How to make your outdoor wooden shuttered windows safe
The American conservative is reporting that the National Weather Service is advising homeowners in the northern parts of New England to keep their wooden shuttering shutters up to 20 feet from the outside of their homes.
In fact, this article has more than one headline.
According to the Weather Service, “If you are located in a location that can be reached by a vehicle, you can use the same precautions as with any other closed windows that you may be using to limit the amount of heat loss to your home.
You should ensure that your shutters are closed in at least one corner and the door is locked in place.
You may also want to ensure that the windows are fully open during the winter months and you should remove your doors and windows when the temperatures drop below zero.”
The article goes on to recommend, “Make sure that all of your outdoor wood shutters and windows are securely closed and secured to the outside walls.
You will also want your windows to be at least 20 feet above the ground when you are not in use.”

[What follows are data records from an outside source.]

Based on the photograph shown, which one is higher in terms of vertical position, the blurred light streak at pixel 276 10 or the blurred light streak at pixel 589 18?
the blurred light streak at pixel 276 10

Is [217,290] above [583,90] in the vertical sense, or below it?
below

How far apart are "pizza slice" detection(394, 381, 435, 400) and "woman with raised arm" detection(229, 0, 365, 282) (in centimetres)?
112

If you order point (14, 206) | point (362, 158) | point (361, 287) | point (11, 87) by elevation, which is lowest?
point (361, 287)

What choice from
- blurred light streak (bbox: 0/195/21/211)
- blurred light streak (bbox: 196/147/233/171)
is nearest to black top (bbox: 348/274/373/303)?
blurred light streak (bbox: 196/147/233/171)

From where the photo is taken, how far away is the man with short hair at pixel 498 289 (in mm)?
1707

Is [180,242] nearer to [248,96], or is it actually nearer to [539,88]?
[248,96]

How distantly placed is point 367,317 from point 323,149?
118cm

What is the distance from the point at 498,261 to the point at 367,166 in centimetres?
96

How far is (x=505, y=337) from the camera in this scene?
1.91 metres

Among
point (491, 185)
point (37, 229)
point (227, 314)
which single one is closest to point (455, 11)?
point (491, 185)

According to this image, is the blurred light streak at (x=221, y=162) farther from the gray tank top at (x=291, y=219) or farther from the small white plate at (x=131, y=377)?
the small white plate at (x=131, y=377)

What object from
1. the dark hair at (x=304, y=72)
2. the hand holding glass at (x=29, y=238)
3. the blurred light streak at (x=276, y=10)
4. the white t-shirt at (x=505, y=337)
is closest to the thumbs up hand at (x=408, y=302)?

The Weather Service has a list of outdoor wood shutter types.
One article recommends that you do not place any windows on the outside wall of your house.

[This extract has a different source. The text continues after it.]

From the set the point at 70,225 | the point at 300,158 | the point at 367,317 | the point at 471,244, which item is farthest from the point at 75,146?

The article also advises homeowners not to use a doorbell for the winter.
It says, “Close all doors and locks and make sure that your door is closed and locked during the coldest months.
Keep the windows and door shutters at least 24 hours before it is time to return to the home.
If you are using a window to the outdoors, make sure to secure the windows with tape.”
The weather service recommends that people with asthma or allergy sufferers who live near their homes should use the outdoor shutters in the winter and the windows closed in the spring and summer.